Et maintenant, pourquoi la fabrication de l’air liquide est-elle si importante, et à quoi sert-elle ?

Tout d’abord, elle permet de réaliser simplement la séparation si longtemps cherchée de l’air en ses élémens oxygène et azote, dont la production à l’état pur est, — nous allons voir pourquoi, — un des principaux problèmes de l’industrie.

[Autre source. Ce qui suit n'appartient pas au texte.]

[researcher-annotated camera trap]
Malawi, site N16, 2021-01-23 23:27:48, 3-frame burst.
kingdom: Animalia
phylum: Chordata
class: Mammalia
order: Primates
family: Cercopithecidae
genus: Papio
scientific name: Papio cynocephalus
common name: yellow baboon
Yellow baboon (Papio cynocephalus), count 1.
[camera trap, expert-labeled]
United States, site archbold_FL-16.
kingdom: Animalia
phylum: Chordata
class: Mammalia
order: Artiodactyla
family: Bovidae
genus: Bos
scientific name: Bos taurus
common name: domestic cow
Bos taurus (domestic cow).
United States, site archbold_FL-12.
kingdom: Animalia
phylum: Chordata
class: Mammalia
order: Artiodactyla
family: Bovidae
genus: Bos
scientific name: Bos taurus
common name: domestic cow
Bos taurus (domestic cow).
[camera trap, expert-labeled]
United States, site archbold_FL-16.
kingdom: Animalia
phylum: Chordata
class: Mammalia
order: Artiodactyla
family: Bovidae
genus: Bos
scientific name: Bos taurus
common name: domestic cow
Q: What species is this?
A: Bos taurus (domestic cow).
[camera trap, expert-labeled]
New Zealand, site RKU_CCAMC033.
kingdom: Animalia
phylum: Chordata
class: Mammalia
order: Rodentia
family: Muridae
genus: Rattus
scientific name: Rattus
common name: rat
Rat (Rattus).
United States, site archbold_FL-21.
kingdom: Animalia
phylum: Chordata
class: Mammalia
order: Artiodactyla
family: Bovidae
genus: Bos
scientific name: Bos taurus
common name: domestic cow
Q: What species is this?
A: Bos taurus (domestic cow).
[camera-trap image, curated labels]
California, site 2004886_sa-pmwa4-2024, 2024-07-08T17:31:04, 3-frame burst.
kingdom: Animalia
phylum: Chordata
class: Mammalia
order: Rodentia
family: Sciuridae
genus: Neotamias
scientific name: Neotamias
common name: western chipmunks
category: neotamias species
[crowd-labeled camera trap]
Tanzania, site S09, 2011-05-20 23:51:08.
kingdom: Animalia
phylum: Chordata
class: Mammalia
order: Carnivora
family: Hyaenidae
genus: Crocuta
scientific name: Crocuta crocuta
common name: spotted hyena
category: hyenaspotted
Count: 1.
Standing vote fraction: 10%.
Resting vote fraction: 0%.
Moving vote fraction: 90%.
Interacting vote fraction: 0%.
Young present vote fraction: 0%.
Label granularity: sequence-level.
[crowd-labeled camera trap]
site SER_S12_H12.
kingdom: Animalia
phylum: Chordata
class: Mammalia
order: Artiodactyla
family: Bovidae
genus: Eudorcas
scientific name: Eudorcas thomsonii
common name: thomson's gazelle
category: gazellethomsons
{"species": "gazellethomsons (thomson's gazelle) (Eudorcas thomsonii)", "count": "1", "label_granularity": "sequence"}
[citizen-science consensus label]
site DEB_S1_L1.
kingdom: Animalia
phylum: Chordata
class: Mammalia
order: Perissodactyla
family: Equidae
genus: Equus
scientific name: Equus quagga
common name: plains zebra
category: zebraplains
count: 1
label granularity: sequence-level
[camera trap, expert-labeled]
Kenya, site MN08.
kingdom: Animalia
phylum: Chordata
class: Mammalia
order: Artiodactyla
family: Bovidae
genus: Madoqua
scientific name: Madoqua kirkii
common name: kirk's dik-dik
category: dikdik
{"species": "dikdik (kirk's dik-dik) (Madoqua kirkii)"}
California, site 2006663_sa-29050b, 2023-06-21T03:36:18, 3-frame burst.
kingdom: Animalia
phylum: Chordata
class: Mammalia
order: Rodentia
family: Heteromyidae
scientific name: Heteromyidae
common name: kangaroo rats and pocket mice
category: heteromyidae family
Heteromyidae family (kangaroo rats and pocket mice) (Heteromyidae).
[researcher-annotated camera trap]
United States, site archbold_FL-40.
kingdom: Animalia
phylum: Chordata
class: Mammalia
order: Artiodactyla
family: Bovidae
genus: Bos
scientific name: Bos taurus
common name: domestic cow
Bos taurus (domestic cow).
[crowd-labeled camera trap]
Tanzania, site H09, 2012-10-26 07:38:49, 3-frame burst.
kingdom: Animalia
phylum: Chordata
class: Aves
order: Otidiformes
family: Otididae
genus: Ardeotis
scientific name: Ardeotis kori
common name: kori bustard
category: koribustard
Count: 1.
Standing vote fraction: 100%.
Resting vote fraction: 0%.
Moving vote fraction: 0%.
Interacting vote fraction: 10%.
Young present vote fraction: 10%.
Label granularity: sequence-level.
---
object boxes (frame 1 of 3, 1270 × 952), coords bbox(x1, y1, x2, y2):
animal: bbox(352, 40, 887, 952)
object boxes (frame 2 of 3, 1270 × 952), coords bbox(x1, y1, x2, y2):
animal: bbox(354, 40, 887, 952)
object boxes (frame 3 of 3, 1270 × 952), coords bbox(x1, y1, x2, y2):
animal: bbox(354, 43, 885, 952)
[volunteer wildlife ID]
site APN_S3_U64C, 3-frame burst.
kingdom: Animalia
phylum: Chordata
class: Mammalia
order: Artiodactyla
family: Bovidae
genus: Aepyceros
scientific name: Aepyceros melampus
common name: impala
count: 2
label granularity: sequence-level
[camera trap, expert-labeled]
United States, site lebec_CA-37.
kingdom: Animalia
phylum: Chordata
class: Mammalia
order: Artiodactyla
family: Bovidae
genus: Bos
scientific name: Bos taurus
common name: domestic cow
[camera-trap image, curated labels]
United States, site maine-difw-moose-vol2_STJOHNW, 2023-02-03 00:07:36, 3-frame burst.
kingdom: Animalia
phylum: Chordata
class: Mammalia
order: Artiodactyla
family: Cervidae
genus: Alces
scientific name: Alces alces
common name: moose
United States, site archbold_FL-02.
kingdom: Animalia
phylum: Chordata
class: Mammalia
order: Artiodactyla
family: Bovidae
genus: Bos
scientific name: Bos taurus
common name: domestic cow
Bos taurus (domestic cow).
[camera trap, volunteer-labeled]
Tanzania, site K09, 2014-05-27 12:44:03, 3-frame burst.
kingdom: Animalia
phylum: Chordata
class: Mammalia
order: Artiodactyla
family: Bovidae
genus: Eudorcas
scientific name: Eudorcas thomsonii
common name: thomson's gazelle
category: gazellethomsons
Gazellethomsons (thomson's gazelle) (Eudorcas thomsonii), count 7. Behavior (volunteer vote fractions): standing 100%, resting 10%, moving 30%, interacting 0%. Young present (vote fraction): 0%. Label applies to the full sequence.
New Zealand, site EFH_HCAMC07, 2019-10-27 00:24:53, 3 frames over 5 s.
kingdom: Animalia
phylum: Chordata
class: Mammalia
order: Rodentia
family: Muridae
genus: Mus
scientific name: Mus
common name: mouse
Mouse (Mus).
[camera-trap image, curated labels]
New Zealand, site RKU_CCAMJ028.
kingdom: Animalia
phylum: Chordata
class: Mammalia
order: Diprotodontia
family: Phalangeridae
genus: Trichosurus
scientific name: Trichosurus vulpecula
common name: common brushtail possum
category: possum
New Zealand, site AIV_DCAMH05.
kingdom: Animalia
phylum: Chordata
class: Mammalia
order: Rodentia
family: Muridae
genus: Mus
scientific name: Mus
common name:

Cette séparation de l’air liquide en ses constituans se fait d’une manière assez analogue à la rectification de l’alcool, par distillation fractionnée. Les deux composans de l’air sont en effet inégalement volatils : l’oxygène, qui bout à — 182°, 5, l’est moins que l’azote qui bout à — 193°,5. C’est cette différence, infiniment précieuse, qui permet de les séparer. Si on laisse en effet de l’air liquide s’évaporer librement, l’azote plus volatil s’échappera d’abord en plus grande proportion que l’oxygène au point que le liquide résiduel finira par n’être composé que, d’oxygène presque pur. Mais ce procédé ne serait évidemment pas économique, car il faudrait beaucoup d’air liquide pour n’obtenir que très peu d’oxygène, le reste de celui-ci et tout l’azote étant perdus dans l’atmosphère. M. Claude réussit à échapper à ces difficultés en liquéfiant l’air, non plus en un seul bloc, mais progressivement de façon à avoir d’abord surtout de l’oxygène liquide, puis surtout de l’azote liquide. Celui-ci, circulant dans une colonne de rectification analogue à celle de nos distillateurs, condense ensuite l’oxygène seul de l’air qui monte dans cette colonne ; cet oxygène condensé s’écoule vers le bas, tandis que l’azote s’échappe au sommet. C’est ainsi qu’on arrive, en partant de la plus répandue et de la moins chère des matières premières, l’air atmosphérique, à produire très économiquement l’azote pur et l’oxygène pur.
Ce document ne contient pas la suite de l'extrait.